◆ What you should do: Exactly reproduce the line that contains "In this photo, is" and all lines after it in the entries below, through the very last line.
===== Record set
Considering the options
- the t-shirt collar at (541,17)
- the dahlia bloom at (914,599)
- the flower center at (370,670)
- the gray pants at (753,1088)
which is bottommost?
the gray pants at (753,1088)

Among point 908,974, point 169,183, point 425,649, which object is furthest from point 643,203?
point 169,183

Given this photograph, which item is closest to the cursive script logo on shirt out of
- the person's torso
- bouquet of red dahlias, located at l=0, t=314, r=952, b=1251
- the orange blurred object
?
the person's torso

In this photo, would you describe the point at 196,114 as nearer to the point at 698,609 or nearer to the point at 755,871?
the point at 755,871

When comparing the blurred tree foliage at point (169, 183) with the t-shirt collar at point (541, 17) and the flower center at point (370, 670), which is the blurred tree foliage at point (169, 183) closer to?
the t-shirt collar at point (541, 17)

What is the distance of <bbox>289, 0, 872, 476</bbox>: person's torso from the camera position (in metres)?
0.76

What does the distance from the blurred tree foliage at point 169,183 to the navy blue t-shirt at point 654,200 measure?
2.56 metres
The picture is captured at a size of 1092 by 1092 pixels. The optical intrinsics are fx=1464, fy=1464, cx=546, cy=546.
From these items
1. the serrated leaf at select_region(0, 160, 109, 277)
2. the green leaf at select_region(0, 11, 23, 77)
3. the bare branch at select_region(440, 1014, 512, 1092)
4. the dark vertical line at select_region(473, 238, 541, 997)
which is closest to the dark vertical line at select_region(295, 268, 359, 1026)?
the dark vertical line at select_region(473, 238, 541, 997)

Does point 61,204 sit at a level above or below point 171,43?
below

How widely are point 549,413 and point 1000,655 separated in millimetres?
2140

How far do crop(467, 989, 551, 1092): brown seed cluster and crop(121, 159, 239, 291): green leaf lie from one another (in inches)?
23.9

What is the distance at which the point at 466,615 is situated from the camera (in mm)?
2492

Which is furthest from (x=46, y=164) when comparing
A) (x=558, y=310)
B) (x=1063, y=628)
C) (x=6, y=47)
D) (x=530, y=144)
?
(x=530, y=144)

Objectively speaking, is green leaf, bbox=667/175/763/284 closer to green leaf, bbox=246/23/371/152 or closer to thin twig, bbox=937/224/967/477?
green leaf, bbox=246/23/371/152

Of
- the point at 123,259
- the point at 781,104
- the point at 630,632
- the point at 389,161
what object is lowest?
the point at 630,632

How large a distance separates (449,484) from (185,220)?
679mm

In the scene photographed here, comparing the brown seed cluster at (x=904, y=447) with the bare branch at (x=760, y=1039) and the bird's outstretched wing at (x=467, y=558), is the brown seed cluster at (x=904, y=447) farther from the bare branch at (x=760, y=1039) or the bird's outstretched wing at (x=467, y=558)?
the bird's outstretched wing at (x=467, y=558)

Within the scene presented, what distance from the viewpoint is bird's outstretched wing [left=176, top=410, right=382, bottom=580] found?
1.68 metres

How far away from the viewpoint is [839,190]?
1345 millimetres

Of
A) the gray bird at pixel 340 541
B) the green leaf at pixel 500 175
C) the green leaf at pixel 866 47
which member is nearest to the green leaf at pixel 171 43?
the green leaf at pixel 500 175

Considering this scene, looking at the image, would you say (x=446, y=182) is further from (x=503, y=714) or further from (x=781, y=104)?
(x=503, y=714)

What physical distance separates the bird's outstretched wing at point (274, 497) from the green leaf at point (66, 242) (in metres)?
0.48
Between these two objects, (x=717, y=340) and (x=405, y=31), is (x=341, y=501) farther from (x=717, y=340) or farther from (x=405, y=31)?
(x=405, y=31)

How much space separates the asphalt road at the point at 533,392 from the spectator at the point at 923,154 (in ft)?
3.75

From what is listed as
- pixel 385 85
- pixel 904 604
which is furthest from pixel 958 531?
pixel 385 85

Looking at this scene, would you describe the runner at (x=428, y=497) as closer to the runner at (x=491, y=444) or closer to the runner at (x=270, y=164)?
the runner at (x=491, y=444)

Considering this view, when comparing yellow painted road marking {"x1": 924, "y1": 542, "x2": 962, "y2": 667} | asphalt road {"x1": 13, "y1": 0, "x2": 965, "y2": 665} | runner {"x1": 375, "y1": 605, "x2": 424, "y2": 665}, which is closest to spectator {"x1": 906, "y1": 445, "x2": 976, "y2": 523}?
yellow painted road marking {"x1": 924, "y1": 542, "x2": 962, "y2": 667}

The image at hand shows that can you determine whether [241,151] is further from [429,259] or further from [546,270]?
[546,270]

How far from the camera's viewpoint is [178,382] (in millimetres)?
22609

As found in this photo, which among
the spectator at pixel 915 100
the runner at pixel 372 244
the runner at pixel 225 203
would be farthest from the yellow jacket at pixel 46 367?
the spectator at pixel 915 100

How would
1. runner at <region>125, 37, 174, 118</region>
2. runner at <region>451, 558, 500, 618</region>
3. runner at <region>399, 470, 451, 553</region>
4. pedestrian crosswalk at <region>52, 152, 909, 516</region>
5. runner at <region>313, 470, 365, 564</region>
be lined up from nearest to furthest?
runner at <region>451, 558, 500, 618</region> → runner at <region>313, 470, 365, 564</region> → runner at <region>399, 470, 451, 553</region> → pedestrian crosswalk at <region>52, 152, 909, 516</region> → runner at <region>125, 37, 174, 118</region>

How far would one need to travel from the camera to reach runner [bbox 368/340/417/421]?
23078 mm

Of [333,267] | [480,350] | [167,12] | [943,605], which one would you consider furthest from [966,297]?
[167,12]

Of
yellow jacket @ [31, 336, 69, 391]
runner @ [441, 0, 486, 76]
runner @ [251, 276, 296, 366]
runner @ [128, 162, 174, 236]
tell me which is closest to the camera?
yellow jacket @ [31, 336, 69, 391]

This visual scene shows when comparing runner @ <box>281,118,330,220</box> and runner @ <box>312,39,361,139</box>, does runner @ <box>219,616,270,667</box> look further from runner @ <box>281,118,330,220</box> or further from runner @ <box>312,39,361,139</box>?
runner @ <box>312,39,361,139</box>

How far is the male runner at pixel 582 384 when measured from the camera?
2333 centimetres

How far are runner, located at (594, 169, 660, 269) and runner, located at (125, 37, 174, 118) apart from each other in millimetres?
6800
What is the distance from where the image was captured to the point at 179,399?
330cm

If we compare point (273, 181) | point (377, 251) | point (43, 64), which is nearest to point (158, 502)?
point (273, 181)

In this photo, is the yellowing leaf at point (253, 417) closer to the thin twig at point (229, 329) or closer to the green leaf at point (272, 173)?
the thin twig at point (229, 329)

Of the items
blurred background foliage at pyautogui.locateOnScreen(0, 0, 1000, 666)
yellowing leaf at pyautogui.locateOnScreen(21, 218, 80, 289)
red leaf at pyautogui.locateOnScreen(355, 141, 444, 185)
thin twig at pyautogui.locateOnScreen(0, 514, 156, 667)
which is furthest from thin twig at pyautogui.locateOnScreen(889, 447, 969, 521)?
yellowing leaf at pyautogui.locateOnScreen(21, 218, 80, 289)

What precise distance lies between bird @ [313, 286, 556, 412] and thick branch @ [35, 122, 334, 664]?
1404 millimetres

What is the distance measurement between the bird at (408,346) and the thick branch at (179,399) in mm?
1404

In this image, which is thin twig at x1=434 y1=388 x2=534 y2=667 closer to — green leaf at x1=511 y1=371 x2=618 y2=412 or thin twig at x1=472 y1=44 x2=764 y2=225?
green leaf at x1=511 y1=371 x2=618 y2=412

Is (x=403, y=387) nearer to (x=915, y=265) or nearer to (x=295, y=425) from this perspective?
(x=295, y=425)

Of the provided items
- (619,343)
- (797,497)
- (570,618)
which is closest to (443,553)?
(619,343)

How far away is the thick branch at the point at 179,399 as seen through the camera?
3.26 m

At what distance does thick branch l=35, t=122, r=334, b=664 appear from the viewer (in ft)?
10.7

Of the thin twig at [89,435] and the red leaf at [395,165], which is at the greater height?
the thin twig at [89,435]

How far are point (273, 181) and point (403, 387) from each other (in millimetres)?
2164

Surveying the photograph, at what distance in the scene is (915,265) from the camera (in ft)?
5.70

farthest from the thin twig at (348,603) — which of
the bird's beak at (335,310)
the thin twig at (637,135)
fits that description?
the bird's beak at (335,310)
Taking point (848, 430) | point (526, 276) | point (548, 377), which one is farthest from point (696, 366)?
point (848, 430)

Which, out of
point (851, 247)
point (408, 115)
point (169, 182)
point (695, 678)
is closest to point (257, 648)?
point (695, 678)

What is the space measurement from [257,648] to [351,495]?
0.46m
==========
◆ Exercise answer:
In this photo, is the yellowing leaf at point (253, 417) closer to the thin twig at point (229, 329) or closer to the green leaf at point (272, 173)?
the thin twig at point (229, 329)

Of the items
blurred background foliage at pyautogui.locateOnScreen(0, 0, 1000, 666)
yellowing leaf at pyautogui.locateOnScreen(21, 218, 80, 289)
red leaf at pyautogui.locateOnScreen(355, 141, 444, 185)
thin twig at pyautogui.locateOnScreen(0, 514, 156, 667)
which is furthest from thin twig at pyautogui.locateOnScreen(889, 447, 969, 521)?
yellowing leaf at pyautogui.locateOnScreen(21, 218, 80, 289)

What precise distance lies between bird @ [313, 286, 556, 412] and thick branch @ [35, 122, 334, 664]?
1404 millimetres

What is the distance measurement between the bird at (408,346) and the thick branch at (179,399) in mm?
1404

In this image, which is thin twig at x1=434 y1=388 x2=534 y2=667 closer to — green leaf at x1=511 y1=371 x2=618 y2=412 or thin twig at x1=472 y1=44 x2=764 y2=225?
green leaf at x1=511 y1=371 x2=618 y2=412

Is (x=403, y=387) nearer to (x=915, y=265) or nearer to (x=295, y=425) from this perspective?
(x=295, y=425)

Of the provided items
- (619,343)
- (797,497)
- (570,618)
which is closest to (443,553)?
(619,343)

How far away is the thick branch at the point at 179,399 as seen through the camera?
3.26 m

At what distance does thick branch l=35, t=122, r=334, b=664 appear from the viewer (in ft)?
10.7

Of the thin twig at [89,435] and the red leaf at [395,165], which is at the greater height?
the thin twig at [89,435]

How far are point (273, 181) and point (403, 387) from each other (in millimetres)?
2164

Surveying the photograph, at what distance in the scene is (915,265) from the camera (in ft)?
5.70

farthest from the thin twig at (348,603) — which of
the bird's beak at (335,310)
the thin twig at (637,135)
fits that description?
the bird's beak at (335,310)
Taking point (848, 430) | point (526, 276) | point (548, 377), which one is farthest from point (696, 366)?
point (848, 430)

Which, out of
point (851, 247)
point (408, 115)
point (169, 182)
point (695, 678)
is closest to point (257, 648)?
point (695, 678)

What is the space measurement from [257,648] to [351,495]?
0.46m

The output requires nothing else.